[Opening Data to use section]
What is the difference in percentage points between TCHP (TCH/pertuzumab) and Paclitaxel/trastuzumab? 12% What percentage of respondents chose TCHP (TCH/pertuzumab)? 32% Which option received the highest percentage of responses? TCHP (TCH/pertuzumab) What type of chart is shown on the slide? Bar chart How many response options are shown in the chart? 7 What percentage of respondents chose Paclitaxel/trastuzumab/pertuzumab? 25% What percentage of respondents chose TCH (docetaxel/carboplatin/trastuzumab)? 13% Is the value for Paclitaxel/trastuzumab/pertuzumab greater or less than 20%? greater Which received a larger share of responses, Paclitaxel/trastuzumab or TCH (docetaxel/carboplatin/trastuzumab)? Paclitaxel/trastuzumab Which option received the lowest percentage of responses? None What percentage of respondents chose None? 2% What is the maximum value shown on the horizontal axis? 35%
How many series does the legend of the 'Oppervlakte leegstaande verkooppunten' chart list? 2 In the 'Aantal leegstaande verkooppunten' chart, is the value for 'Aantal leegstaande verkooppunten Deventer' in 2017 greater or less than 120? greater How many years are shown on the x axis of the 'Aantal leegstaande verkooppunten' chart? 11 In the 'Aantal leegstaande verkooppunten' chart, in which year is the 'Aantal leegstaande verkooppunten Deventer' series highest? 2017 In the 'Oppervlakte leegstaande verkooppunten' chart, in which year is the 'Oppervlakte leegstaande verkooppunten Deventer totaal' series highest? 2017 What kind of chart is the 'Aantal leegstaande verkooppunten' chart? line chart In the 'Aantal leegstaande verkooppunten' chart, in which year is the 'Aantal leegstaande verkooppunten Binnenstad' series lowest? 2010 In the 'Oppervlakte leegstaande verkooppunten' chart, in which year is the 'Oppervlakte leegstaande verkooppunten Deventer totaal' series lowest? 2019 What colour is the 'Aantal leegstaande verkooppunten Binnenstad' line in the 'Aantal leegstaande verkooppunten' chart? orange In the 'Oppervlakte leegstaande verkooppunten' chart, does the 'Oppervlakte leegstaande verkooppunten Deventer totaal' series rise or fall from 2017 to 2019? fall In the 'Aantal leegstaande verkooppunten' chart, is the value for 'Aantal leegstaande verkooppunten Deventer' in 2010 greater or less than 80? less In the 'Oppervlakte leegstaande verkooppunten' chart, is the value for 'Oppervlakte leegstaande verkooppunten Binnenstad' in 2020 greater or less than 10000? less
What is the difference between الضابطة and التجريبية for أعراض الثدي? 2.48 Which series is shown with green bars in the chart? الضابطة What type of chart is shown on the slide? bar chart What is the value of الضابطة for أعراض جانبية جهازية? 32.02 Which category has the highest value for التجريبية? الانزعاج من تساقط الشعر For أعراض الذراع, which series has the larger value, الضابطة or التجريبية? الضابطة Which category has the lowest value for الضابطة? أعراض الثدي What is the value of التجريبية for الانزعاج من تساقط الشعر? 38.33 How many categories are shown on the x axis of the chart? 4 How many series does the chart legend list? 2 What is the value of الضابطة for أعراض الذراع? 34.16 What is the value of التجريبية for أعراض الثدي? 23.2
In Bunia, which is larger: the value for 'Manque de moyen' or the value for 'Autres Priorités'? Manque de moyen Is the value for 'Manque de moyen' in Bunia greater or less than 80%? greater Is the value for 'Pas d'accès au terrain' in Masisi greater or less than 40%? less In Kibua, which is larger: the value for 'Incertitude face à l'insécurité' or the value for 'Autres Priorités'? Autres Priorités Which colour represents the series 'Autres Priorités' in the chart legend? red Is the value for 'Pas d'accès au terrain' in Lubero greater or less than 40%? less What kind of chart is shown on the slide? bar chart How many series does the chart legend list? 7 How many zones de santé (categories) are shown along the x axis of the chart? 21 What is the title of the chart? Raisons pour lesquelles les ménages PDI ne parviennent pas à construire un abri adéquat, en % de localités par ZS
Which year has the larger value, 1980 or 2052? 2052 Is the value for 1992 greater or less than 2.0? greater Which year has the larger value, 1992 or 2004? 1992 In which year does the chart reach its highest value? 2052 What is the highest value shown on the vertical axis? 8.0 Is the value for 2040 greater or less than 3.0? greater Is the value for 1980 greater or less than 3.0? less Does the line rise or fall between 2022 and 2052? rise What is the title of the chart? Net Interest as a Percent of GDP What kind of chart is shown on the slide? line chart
[Closing Data to use section]
Return every line of the data that contains the word "Interest", treating uppercase and lowercase letters as different.

Which year has the larger value, 1980 or 2052? 2052 Is the value for 1992 greater or less than 2.0? greater Which year has the larger value, 1992 or 2004? 1992 In which year does the chart reach its highest value? 2052 What is the highest value shown on the vertical axis? 8.0 Is the value for 2040 greater or less than 3.0? greater Is the value for 1980 greater or less than 3.0? less Does the line rise or fall between 2022 and 2052? rise What is the title of the chart? Net Interest as a Percent of GDP What kind of chart is shown on the slide? line chart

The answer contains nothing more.